_TASK DESCRIPTION_
Repeat the records below exactly.

···

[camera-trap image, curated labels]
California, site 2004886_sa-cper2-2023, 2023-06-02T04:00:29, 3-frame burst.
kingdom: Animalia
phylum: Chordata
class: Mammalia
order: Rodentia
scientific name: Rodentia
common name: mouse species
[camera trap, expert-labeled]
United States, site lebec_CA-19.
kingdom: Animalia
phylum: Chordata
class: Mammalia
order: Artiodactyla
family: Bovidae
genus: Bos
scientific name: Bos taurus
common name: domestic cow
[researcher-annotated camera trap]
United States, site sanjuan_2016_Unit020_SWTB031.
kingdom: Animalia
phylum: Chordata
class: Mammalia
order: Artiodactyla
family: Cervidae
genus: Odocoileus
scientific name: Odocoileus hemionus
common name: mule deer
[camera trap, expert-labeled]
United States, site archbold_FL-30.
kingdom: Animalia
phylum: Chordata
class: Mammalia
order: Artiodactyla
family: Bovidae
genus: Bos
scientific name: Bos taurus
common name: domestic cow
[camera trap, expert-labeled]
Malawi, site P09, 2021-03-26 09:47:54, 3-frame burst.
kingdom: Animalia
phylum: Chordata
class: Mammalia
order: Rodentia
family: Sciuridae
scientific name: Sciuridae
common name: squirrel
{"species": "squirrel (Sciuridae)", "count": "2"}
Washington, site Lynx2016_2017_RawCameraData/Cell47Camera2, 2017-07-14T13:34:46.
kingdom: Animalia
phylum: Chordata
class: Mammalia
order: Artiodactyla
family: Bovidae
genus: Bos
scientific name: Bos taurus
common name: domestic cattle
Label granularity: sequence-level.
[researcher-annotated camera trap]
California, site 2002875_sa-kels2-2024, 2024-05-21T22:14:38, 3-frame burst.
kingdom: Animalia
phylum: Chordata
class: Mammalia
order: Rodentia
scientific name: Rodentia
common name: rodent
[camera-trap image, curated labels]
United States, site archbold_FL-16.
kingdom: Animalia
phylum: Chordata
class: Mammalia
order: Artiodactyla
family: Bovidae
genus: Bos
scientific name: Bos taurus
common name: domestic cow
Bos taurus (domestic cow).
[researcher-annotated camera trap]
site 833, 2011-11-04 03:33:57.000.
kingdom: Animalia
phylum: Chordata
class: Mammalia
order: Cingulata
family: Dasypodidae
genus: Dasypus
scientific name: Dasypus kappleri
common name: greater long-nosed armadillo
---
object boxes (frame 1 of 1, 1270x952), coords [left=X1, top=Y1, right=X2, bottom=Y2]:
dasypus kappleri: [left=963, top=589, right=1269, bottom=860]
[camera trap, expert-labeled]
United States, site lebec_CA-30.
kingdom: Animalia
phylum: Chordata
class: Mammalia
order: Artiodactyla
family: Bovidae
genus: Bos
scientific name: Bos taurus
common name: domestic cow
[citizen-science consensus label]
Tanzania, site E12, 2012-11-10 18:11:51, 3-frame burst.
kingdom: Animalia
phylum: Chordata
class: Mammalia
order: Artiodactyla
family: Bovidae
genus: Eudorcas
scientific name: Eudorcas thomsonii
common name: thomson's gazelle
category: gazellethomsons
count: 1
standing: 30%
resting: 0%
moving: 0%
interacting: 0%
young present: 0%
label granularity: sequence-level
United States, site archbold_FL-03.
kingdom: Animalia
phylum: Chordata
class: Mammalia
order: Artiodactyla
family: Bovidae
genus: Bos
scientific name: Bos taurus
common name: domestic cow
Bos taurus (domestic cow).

···

_OUTPUT_
[camera-trap image, curated labels]
California, site 2004886_sa-cper2-2023, 2023-06-02T04:00:29, 3-frame burst.
kingdom: Animalia
phylum: Chordata
class: Mammalia
order: Rodentia
scientific name: Rodentia
common name: mouse species
[camera trap, expert-labeled]
United States, site lebec_CA-19.
kingdom: Animalia
phylum: Chordata
class: Mammalia
order: Artiodactyla
family: Bovidae
genus: Bos
scientific name: Bos taurus
common name: domestic cow
[researcher-annotated camera trap]
United States, site sanjuan_2016_Unit020_SWTB031.
kingdom: Animalia
phylum: Chordata
class: Mammalia
order: Artiodactyla
family: Cervidae
genus: Odocoileus
scientific name: Odocoileus hemionus
common name: mule deer
[camera trap, expert-labeled]
United States, site archbold_FL-30.
kingdom: Animalia
phylum: Chordata
class: Mammalia
order: Artiodactyla
family: Bovidae
genus: Bos
scientific name: Bos taurus
common name: domestic cow
[camera trap, expert-labeled]
Malawi, site P09, 2021-03-26 09:47:54, 3-frame burst.
kingdom: Animalia
phylum: Chordata
class: Mammalia
order: Rodentia
family: Sciuridae
scientific name: Sciuridae
common name: squirrel
{"species": "squirrel (Sciuridae)", "count": "2"}
Washington, site Lynx2016_2017_RawCameraData/Cell47Camera2, 2017-07-14T13:34:46.
kingdom: Animalia
phylum: Chordata
class: Mammalia
order: Artiodactyla
family: Bovidae
genus: Bos
scientific name: Bos taurus
common name: domestic cattle
Label granularity: sequence-level.
[researcher-annotated camera trap]
California, site 2002875_sa-kels2-2024, 2024-05-21T22:14:38, 3-frame burst.
kingdom: Animalia
phylum: Chordata
class: Mammalia
order: Rodentia
scientific name: Rodentia
common name: rodent
[camera-trap image, curated labels]
United States, site archbold_FL-16.
kingdom: Animalia
phylum: Chordata
class: Mammalia
order: Artiodactyla
family: Bovidae
genus: Bos
scientific name: Bos taurus
common name: domestic cow
Bos taurus (domestic cow).
[researcher-annotated camera trap]
site 833, 2011-11-04 03:33:57.000.
kingdom: Animalia
phylum: Chordata
class: Mammalia
order: Cingulata
family: Dasypodidae
genus: Dasypus
scientific name: Dasypus kappleri
common name: greater long-nosed armadillo
---
object boxes (frame 1 of 1, 1270x952), coords [left=X1, top=Y1, right=X2, bottom=Y2]:
dasypus kappleri: [left=963, top=589, right=1269, bottom=860]
[camera trap, expert-labeled]
United States, site lebec_CA-30.
kingdom: Animalia
phylum: Chordata
class: Mammalia
order: Artiodactyla
family: Bovidae
genus: Bos
scientific name: Bos taurus
common name: domestic cow
[citizen-science consensus label]
Tanzania, site E12, 2012-11-10 18:11:51, 3-frame burst.
kingdom: Animalia
phylum: Chordata
class: Mammalia
order: Artiodactyla
family: Bovidae
genus: Eudorcas
scientific name: Eudorcas thomsonii
common name: thomson's gazelle
category: gazellethomsons
count: 1
standing: 30%
resting: 0%
moving: 0%
interacting: 0%
young present: 0%
label granularity: sequence-level
United States, site archbold_FL-03.
kingdom: Animalia
phylum: Chordata
class: Mammalia
order: Artiodactyla
family: Bovidae
genus: Bos
scientific name: Bos taurus
common name: domestic cow
Bos taurus (domestic cow).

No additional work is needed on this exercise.